START SUPPLIED RECORDS

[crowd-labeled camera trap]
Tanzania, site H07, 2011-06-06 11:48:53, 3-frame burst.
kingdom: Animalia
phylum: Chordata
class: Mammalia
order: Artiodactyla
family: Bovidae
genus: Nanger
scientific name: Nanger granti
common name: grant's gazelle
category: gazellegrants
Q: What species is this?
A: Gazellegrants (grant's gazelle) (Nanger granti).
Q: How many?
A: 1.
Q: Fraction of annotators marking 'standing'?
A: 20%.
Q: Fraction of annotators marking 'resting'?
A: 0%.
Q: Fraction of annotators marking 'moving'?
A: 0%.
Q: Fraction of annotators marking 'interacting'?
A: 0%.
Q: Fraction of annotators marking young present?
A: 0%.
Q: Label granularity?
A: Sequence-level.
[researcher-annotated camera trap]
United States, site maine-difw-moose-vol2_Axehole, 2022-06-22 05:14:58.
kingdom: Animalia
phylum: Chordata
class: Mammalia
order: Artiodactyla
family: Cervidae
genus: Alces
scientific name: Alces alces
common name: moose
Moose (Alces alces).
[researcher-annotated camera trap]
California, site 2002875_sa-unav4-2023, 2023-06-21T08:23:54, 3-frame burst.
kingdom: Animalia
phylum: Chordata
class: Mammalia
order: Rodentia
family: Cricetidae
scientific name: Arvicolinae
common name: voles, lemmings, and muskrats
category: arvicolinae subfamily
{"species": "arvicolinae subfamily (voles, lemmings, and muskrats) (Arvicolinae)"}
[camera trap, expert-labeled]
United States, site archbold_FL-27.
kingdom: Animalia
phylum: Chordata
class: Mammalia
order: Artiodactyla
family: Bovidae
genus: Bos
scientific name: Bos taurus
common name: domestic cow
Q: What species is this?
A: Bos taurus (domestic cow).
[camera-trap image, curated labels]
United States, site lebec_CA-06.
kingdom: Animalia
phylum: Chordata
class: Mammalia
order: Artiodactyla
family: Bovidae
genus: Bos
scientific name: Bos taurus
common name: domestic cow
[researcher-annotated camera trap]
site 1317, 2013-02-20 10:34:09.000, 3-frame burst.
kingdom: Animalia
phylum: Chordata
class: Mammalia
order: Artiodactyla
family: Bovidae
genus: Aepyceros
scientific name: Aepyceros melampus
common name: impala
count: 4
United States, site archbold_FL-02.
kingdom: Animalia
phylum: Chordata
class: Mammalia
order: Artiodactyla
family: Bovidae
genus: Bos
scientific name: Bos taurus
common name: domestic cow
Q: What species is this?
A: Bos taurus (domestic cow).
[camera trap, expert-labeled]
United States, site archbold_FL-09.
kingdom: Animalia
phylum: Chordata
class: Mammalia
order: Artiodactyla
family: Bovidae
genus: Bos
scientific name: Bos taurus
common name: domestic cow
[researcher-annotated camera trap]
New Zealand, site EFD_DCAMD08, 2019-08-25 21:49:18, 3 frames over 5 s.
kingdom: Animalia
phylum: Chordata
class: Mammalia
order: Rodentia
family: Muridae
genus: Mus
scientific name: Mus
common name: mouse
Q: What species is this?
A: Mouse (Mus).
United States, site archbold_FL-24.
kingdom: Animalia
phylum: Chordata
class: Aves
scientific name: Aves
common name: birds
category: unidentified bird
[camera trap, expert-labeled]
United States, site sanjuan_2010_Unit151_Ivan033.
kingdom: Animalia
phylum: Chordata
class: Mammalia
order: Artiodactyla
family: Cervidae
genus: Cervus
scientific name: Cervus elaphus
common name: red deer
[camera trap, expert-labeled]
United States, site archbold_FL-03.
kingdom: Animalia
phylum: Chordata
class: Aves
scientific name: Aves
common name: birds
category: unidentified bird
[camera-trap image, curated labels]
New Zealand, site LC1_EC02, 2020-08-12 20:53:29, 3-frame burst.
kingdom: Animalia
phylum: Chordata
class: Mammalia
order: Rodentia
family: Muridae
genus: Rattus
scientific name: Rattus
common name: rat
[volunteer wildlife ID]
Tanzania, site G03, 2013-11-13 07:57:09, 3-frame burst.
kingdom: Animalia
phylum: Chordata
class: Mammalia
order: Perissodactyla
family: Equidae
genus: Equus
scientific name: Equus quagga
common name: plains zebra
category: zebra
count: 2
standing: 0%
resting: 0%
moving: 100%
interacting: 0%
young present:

END SUPPLIED RECORDS

* [TASK STATEMENT]
Transcribe the records above exactly, from the opening line down to and including the line with "category: arvicolinae subfamily".

* [YOUR SOLUTION]
[crowd-labeled camera trap]
Tanzania, site H07, 2011-06-06 11:48:53, 3-frame burst.
kingdom: Animalia
phylum: Chordata
class: Mammalia
order: Artiodactyla
family: Bovidae
genus: Nanger
scientific name: Nanger granti
common name: grant's gazelle
category: gazellegrants
Q: What species is this?
A: Gazellegrants (grant's gazelle) (Nanger granti).
Q: How many?
A: 1.
Q: Fraction of annotators marking 'standing'?
A: 20%.
Q: Fraction of annotators marking 'resting'?
A: 0%.
Q: Fraction of annotators marking 'moving'?
A: 0%.
Q: Fraction of annotators marking 'interacting'?
A: 0%.
Q: Fraction of annotators marking young present?
A: 0%.
Q: Label granularity?
A: Sequence-level.
[researcher-annotated camera trap]
United States, site maine-difw-moose-vol2_Axehole, 2022-06-22 05:14:58.
kingdom: Animalia
phylum: Chordata
class: Mammalia
order: Artiodactyla
family: Cervidae
genus: Alces
scientific name: Alces alces
common name: moose
Moose (Alces alces).
[researcher-annotated camera trap]
California, site 2002875_sa-unav4-2023, 2023-06-21T08:23:54, 3-frame burst.
kingdom: Animalia
phylum: Chordata
class: Mammalia
order: Rodentia
family: Cricetidae
scientific name: Arvicolinae
common name: voles, lemmings, and muskrats
category: arvicolinae subfamily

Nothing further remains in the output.